■ Work instruction ■
Copy the listing below letter for letter, passing over each picture.

■ Information provided ■
----------

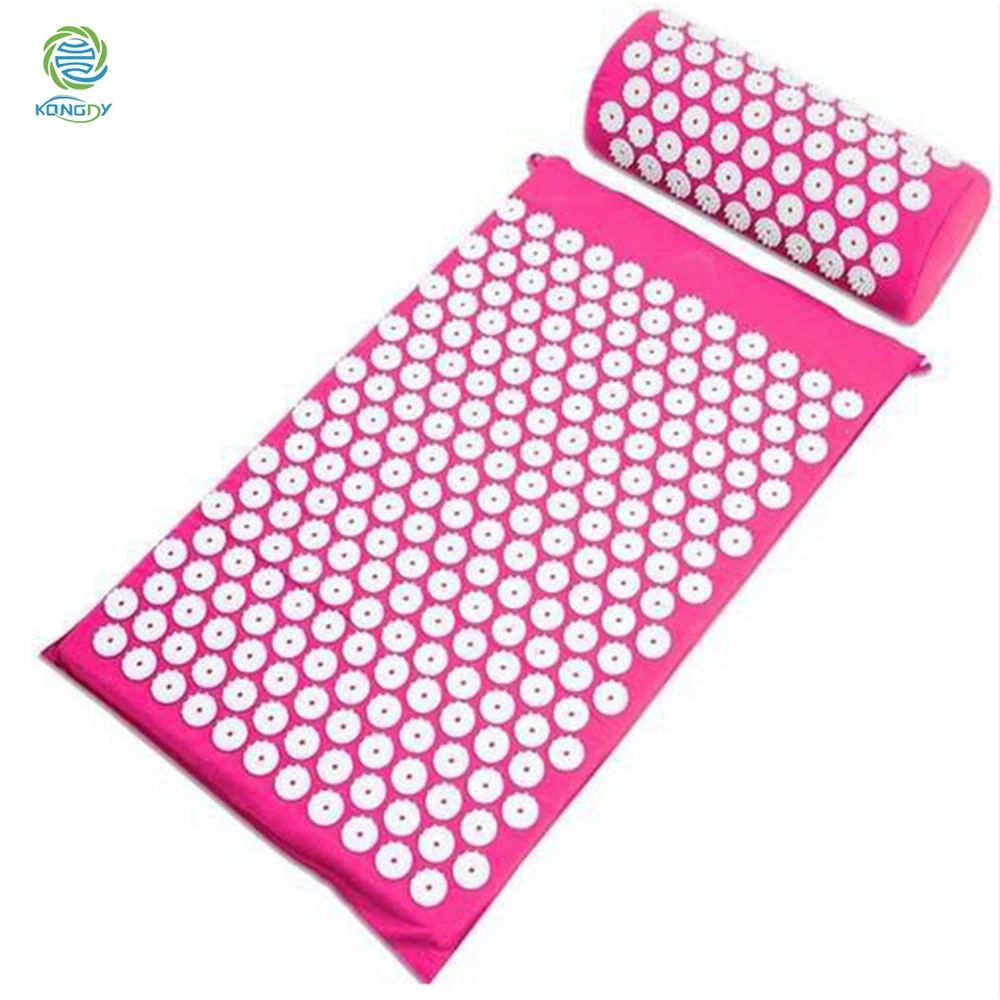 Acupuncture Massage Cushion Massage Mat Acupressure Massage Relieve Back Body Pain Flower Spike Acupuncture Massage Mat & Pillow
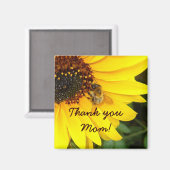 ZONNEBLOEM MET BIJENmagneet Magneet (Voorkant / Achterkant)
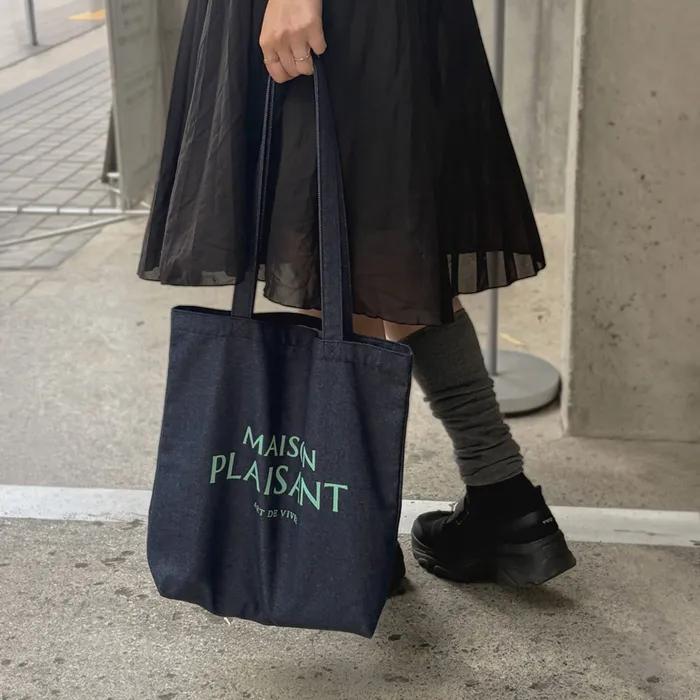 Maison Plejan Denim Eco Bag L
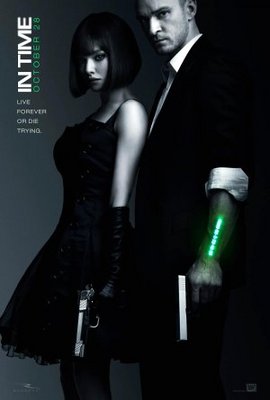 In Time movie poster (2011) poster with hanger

----------

■ The answer ■
 Acupuncture Massage Cushion Massage Mat Acupressure Massage Relieve Back Body Pain Flower Spike Acupuncture Massage Mat & Pillow
 ZONNEBLOEM MET BIJENmagneet Magneet (Voorkant / Achterkant)
 Maison Plejan Denim Eco Bag L
 In Time movie poster (2011) poster with hanger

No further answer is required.